大佛次郎は猫が大好きだったそうで、生涯で500匹くらいの猫と過ごしたそうです。なので、館内のあちこちに猫がたくさんいます。

玄関にも!

大佛次郎記念館入口

 

ランプの上にも!!
ステンドグラス

寝室を再現したお部屋にもたくさんの猫がいました。猫ちゃんたちを探すのも楽しみの1つです。

 

そして、大佛次郎記念館は、建物自体もとても素敵で、館内に入ると白い壁に青いガラスの光が反射してとても幻想的です。カメレオンガラスと呼ばれる特殊なガラスが窓にはめられていたり、随所にこだわりがあります。ここではとてもとてもご紹介しきれないので、ぜひぜひ、一度足をお運びいただき、実際に雰囲気を感じていただけると嬉しいです。
大佛次郎が好きな人、鞍馬天狗が好きな人、建築が好きな人、やっぱり猫が好きな人、いろんな方に楽しんでいただける空間です。

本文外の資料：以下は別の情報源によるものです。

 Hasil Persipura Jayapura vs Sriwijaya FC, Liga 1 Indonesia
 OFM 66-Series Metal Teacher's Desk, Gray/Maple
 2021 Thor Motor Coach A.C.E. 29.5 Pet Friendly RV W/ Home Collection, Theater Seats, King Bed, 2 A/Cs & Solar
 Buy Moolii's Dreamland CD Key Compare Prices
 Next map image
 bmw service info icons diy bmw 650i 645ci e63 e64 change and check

近くにはジブリの映画「コクリコ坂から」に出てくる旗や説明のパネルもあり散策も楽しめます。(そういえばジブリの映画「風立ちぬ」には野村萬斎さんも声の出演されていましたね)
お天気のいい日がおすすめです!

 

茶三杯

2013年11月01日 (金) 日々の出来事

秋の神奈川美術探訪

 秋真っ盛り、そろそろ紅葉も楽しみな季節となりました。芸術の秋、でしょうか。個人的に気になった美術展をいくつか紹介したいと思います。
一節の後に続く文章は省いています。